DEV Community

Cover image for Google's Own Cleanup Job Crashed Cloud Services Across 4 Continents — and Then Made Recovery Worse
TechLogStack
TechLogStack

Posted on • Originally published at techlogstack.com on

Google's Own Cleanup Job Crashed Cloud Services Across 4 Continents — and Then Made Recovery Worse

  • June 12, 2025 — 7+ hour outage; North America, Europe, Far East, Africa simultaneously
  • Root cause: null pointer exception in Service Control from a May 29 code change — dormant for 14 days
  • No feature flag, no error handling on the new code path
  • 50+ Google Cloud services affected: IAM, Compute Engine, Cloud Storage, BigQuery, Vertex AI, Google Workspace
  • Third-order cascade: Google → Cloudflare → Discord/Twitch; Discord users had no idea why they were down
  • Herd effect during recovery overwhelmed Spanner in us-central1, extending the outage by 2+ hours

On May 29, 2025, a Google engineer deployed new quota-checking code to Service Control — the system that authorises every single API request across Google Cloud. The code had a bug: it couldn't handle a null value. But the bug was invisible during deployment because it could only be triggered by specific policy data that hadn't appeared yet. Two weeks later, an automated system pushed a routine policy update containing blank fields. The policy data replicated globally within seconds. Every Service Control binary in every region hit the null pointer, crashed, and refused to restart properly. Spotify went down. Discord went down. Snapchat went down. Google's own status page went down. And when engineers deployed the fix, the restart surge overwhelmed the infrastructure — making recovery worse than the crash.


The Story

On May 29, 2025, a new feature was added to Service Control for additional quota policy checks. The issue with this change was that it did not have appropriate error handling nor was it feature flag protected. Without the appropriate error handling, the null pointer caused the binary to crash.

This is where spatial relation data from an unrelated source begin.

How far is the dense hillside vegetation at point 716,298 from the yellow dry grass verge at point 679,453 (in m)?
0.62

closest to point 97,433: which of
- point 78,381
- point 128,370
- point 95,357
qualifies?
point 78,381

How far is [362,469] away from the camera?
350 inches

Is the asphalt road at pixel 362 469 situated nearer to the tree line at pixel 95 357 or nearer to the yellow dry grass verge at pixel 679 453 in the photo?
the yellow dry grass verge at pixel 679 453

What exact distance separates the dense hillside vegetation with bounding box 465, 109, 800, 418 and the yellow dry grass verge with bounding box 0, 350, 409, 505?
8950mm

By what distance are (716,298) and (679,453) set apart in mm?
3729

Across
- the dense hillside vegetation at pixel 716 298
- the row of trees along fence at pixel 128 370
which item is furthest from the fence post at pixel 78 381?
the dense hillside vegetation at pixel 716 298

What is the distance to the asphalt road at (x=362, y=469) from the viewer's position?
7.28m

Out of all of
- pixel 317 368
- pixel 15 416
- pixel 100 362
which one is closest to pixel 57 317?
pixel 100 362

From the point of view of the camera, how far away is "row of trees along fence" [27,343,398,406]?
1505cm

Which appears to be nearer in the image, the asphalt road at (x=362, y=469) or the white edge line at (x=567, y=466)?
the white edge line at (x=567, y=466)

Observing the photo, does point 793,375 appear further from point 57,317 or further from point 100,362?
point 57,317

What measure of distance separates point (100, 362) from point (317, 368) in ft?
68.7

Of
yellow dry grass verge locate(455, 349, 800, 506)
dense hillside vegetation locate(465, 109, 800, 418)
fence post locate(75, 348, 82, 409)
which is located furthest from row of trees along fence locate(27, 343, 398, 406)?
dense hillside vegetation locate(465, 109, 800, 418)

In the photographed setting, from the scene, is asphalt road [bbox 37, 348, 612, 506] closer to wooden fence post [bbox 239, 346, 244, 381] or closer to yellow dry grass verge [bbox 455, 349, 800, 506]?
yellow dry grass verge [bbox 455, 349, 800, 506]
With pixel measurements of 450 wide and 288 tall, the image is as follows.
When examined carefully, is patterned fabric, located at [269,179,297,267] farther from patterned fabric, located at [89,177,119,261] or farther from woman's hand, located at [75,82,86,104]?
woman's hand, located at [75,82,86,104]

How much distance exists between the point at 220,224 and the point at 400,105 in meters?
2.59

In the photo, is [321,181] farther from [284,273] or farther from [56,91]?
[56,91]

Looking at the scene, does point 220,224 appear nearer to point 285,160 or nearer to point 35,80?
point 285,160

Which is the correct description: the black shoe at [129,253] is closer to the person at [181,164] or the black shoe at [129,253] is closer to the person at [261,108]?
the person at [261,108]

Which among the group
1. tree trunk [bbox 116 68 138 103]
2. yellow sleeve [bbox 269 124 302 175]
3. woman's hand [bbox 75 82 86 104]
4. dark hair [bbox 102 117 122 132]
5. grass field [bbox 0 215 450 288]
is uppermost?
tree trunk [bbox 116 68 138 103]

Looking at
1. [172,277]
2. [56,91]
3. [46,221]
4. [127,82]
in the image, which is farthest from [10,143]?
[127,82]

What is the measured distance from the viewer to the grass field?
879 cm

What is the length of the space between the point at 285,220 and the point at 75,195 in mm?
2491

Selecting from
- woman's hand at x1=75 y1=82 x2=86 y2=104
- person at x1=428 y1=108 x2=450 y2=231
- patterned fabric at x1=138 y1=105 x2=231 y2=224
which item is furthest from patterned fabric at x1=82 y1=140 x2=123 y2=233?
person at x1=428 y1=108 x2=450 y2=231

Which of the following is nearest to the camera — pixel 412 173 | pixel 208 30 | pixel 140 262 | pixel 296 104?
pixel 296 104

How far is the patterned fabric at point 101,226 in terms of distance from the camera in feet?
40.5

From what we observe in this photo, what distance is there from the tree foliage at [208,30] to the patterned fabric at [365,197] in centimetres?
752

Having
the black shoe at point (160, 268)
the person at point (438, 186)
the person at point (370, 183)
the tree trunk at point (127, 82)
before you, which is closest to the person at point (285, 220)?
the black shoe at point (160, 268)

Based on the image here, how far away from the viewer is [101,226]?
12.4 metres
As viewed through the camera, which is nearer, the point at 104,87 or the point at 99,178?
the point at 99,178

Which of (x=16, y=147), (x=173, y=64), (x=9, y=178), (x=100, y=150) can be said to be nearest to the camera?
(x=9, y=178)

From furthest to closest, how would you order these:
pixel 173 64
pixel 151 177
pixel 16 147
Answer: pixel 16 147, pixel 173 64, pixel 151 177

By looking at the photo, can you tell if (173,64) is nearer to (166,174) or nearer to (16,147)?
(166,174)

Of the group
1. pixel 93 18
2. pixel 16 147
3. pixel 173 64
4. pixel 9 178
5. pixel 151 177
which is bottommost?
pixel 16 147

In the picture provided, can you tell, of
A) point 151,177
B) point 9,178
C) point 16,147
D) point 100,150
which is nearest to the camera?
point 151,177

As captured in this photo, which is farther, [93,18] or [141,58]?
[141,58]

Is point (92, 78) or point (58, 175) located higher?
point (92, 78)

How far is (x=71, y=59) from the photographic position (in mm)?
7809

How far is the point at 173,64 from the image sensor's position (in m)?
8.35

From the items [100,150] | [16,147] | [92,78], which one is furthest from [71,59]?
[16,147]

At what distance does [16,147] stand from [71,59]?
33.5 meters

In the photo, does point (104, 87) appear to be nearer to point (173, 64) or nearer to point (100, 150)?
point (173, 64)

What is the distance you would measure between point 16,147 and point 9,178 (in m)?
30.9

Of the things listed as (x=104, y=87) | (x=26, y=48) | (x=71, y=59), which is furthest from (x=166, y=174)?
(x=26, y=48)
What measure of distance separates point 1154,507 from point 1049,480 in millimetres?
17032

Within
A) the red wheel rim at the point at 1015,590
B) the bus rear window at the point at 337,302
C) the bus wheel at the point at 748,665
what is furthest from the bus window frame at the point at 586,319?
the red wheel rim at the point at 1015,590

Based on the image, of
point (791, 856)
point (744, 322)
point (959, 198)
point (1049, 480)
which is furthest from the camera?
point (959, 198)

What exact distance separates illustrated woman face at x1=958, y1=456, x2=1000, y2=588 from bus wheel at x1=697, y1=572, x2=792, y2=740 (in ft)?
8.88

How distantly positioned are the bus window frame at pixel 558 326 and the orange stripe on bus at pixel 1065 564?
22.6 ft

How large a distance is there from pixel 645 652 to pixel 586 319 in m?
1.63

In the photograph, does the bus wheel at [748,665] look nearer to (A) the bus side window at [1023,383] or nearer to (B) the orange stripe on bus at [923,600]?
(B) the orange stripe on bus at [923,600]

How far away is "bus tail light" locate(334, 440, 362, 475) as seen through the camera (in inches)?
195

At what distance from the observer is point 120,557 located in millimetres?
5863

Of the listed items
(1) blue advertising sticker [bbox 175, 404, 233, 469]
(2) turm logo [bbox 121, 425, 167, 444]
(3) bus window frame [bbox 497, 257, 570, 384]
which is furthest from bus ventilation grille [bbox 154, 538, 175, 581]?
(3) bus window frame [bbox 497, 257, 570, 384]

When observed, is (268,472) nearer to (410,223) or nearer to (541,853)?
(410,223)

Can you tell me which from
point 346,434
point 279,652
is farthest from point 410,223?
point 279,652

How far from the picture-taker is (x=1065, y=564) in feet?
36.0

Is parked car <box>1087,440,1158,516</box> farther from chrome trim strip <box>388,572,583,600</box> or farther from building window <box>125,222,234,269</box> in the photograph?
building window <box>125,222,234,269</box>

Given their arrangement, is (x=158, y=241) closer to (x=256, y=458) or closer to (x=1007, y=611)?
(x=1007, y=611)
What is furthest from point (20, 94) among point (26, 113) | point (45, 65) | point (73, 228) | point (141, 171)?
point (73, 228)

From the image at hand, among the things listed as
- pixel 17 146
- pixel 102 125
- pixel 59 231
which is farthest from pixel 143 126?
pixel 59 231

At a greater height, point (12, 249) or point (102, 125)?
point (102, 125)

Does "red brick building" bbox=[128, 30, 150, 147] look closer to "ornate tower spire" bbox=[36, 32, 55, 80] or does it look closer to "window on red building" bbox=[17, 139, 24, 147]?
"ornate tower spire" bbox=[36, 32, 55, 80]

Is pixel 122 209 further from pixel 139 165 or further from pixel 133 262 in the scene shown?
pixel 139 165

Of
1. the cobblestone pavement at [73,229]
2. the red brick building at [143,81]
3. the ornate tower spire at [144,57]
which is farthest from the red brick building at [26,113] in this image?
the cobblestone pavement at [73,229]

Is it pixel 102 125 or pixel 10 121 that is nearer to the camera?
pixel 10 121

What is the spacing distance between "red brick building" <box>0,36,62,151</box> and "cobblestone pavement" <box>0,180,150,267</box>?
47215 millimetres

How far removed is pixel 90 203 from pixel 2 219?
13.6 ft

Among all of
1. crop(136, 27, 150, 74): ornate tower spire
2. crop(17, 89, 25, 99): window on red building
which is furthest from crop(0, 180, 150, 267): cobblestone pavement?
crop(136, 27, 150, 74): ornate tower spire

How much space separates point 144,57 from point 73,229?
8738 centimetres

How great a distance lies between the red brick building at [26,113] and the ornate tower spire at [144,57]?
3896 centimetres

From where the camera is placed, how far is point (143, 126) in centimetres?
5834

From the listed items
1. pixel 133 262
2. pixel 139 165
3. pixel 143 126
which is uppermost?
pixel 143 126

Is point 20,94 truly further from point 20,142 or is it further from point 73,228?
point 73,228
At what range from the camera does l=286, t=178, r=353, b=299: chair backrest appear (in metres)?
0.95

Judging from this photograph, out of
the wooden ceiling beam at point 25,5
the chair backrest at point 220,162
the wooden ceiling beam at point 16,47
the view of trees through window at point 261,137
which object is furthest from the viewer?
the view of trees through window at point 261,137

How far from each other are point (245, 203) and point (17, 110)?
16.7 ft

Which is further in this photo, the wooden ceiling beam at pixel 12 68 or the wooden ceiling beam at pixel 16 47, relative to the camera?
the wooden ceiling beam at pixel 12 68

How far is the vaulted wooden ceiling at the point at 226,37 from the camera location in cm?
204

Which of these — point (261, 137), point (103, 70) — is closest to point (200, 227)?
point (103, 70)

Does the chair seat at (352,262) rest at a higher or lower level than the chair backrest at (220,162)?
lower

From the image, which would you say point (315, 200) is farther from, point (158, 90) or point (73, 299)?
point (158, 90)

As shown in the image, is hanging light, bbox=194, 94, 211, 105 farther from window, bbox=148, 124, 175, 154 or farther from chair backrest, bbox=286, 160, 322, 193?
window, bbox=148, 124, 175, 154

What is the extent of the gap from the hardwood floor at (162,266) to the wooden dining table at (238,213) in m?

— Google Cloud, Official Incident Report, June 14, 2025

Service Control is not a product you've heard of. It doesn't have a marketing page or a conference talk. It exists in the infrastructure layer beneath everything else — the system that authorises every API request across Google Cloud and Google Workspace before that request is allowed to proceed. If you call the Cloud Storage API, Service Control checks your quota. If you authenticate with Google IAM, Service Control validates your policy. If your app on Google Cloud makes any call to any Google service, Service Control is in the critical path. It is, in the most literal sense, the gatekeeper of the entire platform.

When Service Control crashed on June 12, it didn't just take down one service. It took down the authorisation layer for every service. API calls returned 503 errors not because the underlying services had failed, but because the gatekeeper wasn't there to let them through. Compute Engine instances were running. Cloud Storage buckets were intact. BigQuery jobs were ready to execute. None of it mattered — because without Service Control, nothing could be authorised, and nothing unauthorised can proceed in a correctly secured cloud platform.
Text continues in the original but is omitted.